== What you should do ==
In one to three sentences, explain why the profile of the "Seinfeld" actress calls viewers' confusion between the show and everyday life essential rather than incidental for a star of "Seinfeld."

== Source excerpt ==
___
MOUNT KISCO, N.Y. -- Strangers stop her on the street, wanting to know how she does her hair. They sidle up to her in restaurants or scurry over when she is filling her car with gasoline.

"Elaine!" they say. "Is that you, Elaine?"

For a television star whose job it is to appear every week in millions of living rooms, this kind of confusion is probably an inevitable occupational hazard. There are always some addled viewers who can't quite keep straight the difference between lifelike comedy and everyday life. But for a star of "Seinfeld," a show that features a stand-up comic named Jerry Seinfeld playing a stand-up comic named Jerry Seinfeld who is writing a television show called "Jerry" about a stand-up comic, such confusion isn't just incidental. It is essential.

Credit:Joey Delvalle/NBC
Julia Louis Dreyfus

On this particular afternoon, Julia Louis-Dreyfus, who plays "Seinfeld's" perpetually single Elaine, is visiting her father in northern Westchester. (Her parents divorced when she was 1, and, growing up, she split her time between this house and her mother's in Washington.) Dressed in black jeans, a light blue oxford shirt and cowboy boots, she is sitting on the living room couch, her legs tucked under her.

Petite, her famously voluminous hair in a tangle of bobby pins, Ms. Louis-Dreyfus (pronounced LOO-ee-DRY-fuss) has a vaguely distracted yet eager-to-please manner. With one ear, she listens for her 10 1/2-month-old son, Henry Hall, who is out for a walk with her husband, the actor and producer Brad Hall.
___
== Extracted data entries ==
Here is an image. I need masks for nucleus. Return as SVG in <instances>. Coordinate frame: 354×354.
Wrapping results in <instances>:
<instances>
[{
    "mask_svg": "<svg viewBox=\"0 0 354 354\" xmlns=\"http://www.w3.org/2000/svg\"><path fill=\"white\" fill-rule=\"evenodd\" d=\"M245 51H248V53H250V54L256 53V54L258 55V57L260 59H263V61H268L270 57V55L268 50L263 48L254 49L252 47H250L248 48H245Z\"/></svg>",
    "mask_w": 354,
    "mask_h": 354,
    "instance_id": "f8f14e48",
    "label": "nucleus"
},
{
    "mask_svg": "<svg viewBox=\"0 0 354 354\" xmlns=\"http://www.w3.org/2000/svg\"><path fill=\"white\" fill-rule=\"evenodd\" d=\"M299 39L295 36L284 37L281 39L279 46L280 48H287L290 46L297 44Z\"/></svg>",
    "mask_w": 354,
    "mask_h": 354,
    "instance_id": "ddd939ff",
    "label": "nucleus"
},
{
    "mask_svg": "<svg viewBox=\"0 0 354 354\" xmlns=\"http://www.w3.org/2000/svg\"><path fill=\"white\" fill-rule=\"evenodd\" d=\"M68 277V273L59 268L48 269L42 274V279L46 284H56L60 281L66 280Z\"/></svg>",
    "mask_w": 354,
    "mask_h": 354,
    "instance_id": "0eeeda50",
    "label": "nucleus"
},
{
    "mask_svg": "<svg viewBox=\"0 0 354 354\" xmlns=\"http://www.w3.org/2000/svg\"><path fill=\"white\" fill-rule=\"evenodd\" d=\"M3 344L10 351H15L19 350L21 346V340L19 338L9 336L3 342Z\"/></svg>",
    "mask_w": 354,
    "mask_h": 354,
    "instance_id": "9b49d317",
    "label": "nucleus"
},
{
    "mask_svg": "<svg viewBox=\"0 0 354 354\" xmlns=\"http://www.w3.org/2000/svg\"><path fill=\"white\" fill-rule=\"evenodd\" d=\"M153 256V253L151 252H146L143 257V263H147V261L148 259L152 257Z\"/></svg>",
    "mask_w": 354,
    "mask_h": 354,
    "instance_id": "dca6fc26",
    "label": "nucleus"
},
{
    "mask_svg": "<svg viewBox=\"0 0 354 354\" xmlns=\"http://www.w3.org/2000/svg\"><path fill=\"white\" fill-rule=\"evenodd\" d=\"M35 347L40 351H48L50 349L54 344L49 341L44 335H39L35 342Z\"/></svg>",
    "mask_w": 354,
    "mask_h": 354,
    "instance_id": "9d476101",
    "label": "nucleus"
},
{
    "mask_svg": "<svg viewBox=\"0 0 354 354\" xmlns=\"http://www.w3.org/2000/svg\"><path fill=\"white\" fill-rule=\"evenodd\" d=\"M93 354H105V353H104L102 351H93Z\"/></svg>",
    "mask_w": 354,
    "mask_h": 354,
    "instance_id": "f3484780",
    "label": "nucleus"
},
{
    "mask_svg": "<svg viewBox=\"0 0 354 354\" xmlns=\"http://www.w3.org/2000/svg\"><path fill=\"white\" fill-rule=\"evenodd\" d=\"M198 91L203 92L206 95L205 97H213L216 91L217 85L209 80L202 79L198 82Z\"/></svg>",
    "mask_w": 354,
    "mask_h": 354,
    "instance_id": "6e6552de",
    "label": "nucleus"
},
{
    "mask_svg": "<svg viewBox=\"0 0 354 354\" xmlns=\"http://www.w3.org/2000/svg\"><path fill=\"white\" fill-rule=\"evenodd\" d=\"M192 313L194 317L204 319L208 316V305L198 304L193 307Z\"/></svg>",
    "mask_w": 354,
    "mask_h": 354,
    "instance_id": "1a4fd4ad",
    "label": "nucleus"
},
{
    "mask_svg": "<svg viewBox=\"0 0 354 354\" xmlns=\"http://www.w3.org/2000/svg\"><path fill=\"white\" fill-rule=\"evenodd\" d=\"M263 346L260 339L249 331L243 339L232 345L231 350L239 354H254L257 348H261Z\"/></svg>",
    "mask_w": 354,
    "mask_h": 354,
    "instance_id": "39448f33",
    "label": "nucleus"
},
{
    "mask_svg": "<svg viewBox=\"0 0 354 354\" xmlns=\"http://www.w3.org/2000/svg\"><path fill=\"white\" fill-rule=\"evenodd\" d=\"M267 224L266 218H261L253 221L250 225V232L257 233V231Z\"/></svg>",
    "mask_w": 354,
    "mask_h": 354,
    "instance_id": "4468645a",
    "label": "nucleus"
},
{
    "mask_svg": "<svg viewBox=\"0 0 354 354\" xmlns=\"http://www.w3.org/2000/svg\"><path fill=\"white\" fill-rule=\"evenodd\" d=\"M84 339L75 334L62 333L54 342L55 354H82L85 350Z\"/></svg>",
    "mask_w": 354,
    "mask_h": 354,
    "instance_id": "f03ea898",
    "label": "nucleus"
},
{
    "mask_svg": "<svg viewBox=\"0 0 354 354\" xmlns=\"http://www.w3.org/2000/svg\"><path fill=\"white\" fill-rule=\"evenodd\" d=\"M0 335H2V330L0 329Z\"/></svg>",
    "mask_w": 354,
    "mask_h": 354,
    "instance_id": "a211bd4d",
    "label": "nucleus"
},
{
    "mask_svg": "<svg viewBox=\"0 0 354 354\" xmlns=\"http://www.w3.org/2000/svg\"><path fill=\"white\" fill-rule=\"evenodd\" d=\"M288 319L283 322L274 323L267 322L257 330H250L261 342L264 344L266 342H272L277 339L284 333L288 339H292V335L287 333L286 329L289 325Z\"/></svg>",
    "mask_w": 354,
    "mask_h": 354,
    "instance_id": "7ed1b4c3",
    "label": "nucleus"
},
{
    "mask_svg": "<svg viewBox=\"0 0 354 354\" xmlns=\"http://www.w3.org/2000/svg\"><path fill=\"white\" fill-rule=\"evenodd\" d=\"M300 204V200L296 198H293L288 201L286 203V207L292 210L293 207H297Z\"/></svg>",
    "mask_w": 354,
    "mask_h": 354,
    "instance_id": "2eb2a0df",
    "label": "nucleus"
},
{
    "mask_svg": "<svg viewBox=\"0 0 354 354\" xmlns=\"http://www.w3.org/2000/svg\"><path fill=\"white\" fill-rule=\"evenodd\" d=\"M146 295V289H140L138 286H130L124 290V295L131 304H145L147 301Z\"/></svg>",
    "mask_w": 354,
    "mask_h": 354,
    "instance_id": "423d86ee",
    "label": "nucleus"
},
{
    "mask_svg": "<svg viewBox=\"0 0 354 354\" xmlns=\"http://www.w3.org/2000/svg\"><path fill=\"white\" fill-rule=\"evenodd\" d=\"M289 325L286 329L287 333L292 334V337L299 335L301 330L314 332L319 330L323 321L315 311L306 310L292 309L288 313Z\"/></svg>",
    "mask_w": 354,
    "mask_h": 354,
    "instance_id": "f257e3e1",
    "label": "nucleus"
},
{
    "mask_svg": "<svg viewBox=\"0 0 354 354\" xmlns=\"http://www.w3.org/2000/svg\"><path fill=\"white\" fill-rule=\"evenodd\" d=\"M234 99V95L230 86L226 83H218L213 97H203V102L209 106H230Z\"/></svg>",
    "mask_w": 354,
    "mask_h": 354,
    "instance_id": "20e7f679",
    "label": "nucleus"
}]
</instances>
___
== Complete answer ==
The show itself mixes the two. It features a stand-up comic named Jerry Seinfeld playing a stand-up comic named Jerry Seinfeld, who is writing a television show called "Jerry" about a stand-up comic.